The South Korean search giant Naver has agreed to acquire fashion marketplace Poshmark for $1.2 billion in cash. The deal values the company’s shares at $17.90, a 15% premium on yesterday’s closing price.
The two companies expect the deal to go through in Q1 2023 and if all goes smoothly Poshmark will become a standalone subsidiary of Naver, and remain at its headquarters in Redwood City, California.
Poshmark allows shoppers to buy clothes from the closets of other users, and went public in January 2021 at $42 a share. At the time online shopping was surging due to COVID-19 pandemic lockdowns, but since then the stock has fallen rapidly, alongside most of the tech industry.

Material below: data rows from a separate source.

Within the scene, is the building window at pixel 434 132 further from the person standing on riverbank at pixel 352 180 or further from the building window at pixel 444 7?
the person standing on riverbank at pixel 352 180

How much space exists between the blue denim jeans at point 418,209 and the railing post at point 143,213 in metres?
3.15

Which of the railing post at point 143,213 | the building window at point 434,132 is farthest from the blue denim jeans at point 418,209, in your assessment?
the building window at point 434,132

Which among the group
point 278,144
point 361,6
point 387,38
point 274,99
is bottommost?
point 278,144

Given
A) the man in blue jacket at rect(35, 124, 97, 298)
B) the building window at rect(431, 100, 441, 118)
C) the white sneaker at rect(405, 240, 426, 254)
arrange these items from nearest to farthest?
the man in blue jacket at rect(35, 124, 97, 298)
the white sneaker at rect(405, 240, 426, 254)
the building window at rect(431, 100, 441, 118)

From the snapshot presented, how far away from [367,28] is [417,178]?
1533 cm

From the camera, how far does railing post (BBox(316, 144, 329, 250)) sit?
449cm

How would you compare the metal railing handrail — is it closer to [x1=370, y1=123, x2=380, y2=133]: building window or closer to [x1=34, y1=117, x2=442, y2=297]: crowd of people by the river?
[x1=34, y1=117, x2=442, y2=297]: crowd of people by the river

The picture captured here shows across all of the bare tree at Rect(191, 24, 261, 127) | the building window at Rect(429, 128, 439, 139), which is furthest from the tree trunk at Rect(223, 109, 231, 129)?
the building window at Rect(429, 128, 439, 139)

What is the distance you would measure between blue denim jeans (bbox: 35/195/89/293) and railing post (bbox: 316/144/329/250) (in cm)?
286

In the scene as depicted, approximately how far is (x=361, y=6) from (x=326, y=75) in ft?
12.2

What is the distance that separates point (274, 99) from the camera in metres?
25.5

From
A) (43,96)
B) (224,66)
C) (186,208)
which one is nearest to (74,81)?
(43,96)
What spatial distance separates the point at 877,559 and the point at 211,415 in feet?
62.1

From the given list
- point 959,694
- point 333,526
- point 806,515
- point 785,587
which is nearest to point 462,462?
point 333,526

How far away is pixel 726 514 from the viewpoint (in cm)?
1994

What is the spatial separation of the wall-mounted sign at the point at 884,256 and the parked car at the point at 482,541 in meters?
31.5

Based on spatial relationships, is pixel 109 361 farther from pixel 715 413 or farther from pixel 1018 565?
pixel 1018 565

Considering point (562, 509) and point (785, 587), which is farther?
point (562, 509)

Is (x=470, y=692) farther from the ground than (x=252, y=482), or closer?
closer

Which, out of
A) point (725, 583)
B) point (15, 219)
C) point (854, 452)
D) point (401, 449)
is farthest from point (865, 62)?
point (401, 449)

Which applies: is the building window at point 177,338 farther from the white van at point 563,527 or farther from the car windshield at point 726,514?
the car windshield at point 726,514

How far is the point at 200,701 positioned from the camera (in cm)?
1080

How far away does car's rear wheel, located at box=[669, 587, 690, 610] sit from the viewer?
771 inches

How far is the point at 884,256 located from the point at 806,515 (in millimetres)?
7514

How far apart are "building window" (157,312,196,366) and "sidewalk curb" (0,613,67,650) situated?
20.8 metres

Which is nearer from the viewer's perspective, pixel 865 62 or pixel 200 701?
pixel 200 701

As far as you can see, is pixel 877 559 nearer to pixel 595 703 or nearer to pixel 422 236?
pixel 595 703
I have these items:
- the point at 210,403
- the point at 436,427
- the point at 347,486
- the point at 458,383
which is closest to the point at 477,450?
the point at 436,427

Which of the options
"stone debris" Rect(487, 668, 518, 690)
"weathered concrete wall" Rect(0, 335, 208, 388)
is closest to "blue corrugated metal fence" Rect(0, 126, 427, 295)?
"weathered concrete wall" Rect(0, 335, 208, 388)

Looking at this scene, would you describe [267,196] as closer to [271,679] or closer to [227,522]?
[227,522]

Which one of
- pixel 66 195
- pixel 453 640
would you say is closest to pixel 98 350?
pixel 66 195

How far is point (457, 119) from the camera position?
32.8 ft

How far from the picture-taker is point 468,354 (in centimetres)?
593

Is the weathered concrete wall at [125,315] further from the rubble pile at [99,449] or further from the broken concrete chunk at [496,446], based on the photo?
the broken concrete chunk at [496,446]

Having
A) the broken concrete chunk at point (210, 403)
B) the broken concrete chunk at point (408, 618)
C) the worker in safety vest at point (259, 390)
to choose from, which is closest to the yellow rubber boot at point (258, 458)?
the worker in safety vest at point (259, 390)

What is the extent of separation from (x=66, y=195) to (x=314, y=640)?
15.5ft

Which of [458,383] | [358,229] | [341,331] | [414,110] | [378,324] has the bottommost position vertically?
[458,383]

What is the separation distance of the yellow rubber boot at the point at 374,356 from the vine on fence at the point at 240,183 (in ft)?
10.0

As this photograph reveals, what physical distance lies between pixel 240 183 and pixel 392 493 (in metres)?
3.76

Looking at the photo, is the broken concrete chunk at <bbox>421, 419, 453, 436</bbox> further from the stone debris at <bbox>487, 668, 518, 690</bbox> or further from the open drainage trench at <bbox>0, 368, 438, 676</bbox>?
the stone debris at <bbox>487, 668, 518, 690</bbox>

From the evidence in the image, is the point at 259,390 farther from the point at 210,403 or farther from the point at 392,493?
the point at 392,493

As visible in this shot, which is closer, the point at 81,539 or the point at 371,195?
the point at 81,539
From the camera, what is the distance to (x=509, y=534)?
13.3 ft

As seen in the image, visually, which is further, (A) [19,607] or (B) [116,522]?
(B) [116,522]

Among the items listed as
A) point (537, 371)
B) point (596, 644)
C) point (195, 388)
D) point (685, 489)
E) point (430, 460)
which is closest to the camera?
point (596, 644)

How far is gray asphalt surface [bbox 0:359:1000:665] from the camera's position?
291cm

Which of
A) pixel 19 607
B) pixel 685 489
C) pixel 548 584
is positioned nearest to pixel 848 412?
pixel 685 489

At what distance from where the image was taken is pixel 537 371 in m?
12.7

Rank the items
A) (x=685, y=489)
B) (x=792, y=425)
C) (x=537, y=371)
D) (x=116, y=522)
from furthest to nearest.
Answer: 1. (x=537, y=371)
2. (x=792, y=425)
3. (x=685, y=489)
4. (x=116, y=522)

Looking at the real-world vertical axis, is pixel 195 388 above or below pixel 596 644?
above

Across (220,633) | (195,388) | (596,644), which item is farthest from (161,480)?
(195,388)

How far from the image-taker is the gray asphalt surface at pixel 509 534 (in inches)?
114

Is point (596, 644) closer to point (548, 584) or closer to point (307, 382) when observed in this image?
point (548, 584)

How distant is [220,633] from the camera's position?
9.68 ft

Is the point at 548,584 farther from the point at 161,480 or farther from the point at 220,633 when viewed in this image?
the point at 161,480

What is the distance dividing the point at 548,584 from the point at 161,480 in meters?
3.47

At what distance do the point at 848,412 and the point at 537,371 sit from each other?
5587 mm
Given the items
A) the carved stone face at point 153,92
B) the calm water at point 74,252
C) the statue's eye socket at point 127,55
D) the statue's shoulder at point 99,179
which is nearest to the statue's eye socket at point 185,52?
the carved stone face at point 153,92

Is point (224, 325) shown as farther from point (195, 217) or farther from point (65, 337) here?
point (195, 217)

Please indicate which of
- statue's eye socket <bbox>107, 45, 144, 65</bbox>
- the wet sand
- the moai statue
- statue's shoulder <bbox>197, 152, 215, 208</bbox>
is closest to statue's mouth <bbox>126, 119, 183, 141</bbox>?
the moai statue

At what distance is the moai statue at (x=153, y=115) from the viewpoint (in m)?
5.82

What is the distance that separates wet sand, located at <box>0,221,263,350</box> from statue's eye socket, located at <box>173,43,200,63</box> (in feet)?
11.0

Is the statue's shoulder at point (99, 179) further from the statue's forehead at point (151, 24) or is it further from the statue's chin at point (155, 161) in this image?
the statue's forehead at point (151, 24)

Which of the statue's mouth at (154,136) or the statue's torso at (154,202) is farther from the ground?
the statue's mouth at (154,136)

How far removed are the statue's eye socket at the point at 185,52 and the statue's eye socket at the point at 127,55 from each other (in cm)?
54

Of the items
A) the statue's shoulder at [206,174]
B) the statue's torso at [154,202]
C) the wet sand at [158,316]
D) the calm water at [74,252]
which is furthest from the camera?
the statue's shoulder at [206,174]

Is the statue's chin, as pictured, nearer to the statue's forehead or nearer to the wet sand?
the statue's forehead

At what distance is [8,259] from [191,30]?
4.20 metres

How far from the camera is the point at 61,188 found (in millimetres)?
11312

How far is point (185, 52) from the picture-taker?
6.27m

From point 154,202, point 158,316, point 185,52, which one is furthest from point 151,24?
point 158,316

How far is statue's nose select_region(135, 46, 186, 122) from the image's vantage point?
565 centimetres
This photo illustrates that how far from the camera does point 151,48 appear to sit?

Naver’s main offering is its search engine and e-commerce platform in South Korea. The deal will give Poshmark a foothold in international markets while boosting Naver’s reach in online retail.
“The combination will create the strongest platform for powering communities and re-fashioning commerce. Poshmark is the definitive brand for fashion in the U.S. that provides a social network for buying and selling apparel,” Naver CEO Choi Soo-Yeon said in a press release. “Naver’s leading technology in search, AI recommendation and e-commerce tools will help power the next phase of Poshmark’s global growth.”
The two companies said they expect the deal to generate “significant revenue and cost synergies” and predicted annual revenue growth of 20% in the short term.
This is the latest consolidation in the secondhand fashion market. Last year Etsy completed a $1.62 billion deal for Poshmark competitor Depop. Other companies in this space have struggled over a similar timeline. The RealReal shares are down 93% since its 2019 IPO, while ThredUp, which went public soon after Poshmark, has seen its shares fall 87%.